When I think about my first year in Vietnam, I think about a morning on a small balcony, a cup of black coffee, the heat rising before the city was properly awake. Motorbike horns somewhere down the lane. The smell of a pho restaurant a few doors over. Everything new, everything mine.

That’s what I remember. What I am not remembering, or what comes back only when I try, is the loneliness of the first few months. The visa stress. The phone calls home that left me flat. The number of evenings I sat alone in a stranger’s city wondering what I’d done to my life.

Both were real, but only one made it into the highlight reel.

This is not just a quirk of mine. In the 1990s, researchers Terence Mitchell, Leigh Thompson and colleagues asked people to rate three meaningful experiences — a Thanksgiving vacation, a trip to Europe, a three-week cycling tour — before, during, and after the event.They reported that “people’s expectations of personal events are more positive than their actual experience during the event itself, and their subsequent recollection of that event is more positive than the actual experience.” Most of us seem to remember such moments as better than they actually were. 

I notice the same edit when I think back to university in Dublin. What comes up first is the freedom of it. Walking back across the city at one in the morning. The slow afternoons in a small student apartment. What doesn’t come up are the less pleasant experiences; the exam dread, being  broke and routinely not knowing what I was going to do with my life. Those years were good, but they were also a lot of other things. The memory has decided which of those it is going to carry forward.

The same edit again, further back. My childhood — the long unstructured summers, the be-home-by-dark rules, the freedom my parents handed me — registers now as bucolic. It probably wasn’t, all the way through. Boredom was the default state. Whole afternoons stretched out with nothing in them. I remember it as light; at the time it was often heavy. Memory has gone in afterwards with a soft brush and cleaned it up.

There is a likely a second effect at work here, and it explains a lot. Psychologists W. Richard Walker and John Skowronski call it the fading affect bias. Their 2009 review puts it plainly: “the intensity of affect associated with negative autobiographical memories fades faster than affect associated with positive autobiographical memories.” The bad stuff doesn’t disappear from the record — it just loses its edge faster than the good stuff does. So over a few years, on its own, with no help from you, the past tilts sunny. They argue this is not an accident. The softening seems to be doing something for us; their suggestion is that it may help “induce individuals to be positive and action-oriented” so we can face what’s in front of us.
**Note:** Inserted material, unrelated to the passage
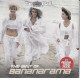 BANANARAMA - CD  THE ON SUNDAY MAIL - POCHETTE CARTON 15TITRES - THE BEST OF BANANARAMA - Autres - Musique Anglaise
In other words, memory’s softening looks more like a feature than a bug.

If we walked around carrying the full weight of every dull afternoon, every visa worry, every two-a.m. existential moment in someone else’s city — at full original resolution, every time we looked back — the past would be unlivable to revisit. Many of us would not sign up for any of it twice. The softening is what makes a life feel coherent when you look at it from a distance. It is, in a quiet way, one of the kindest things our wiring does for us.

At the University of Southampton, the psychologist Constantine Sedikides and his colleagues have done some work on nostalgia. They frame the warm version of memory as a kind of psychological resource — one that “fosters self-continuity by augmenting social connectedness.” In plain English, the soft past is one of the things that lets you feel like you are still you. The thread between Vietnam-me, Dublin-me, kid-me and the man typing this is partly held together by the fact that those earlier versions are remembered with a little extra light.

So there is no point being annoyed at the rear-view mirror for the rose tint. It is there for a reason.

The thing worth being careful about is what the rose tint can talk you into — moving backwards. Trying to recreate the chapter the way you remember it, rather than the way it was. The trap is not fond memory; the trap, I think, is treating fond memory as a map. The first year in Vietnam was a real first year, and it was a great one, but it was also harder than the balcony shot I default to. If I went back trying to find that exact morning, I would end up disappointed. The morning is gone, and the version I keep is the only version I get.

That, I think, is what the old line about the good old days is really getting at. They look that way because something has been quietly cleaning them up while we were not looking. The kindness wasn’t there at the time — it is the part the years added on the way out.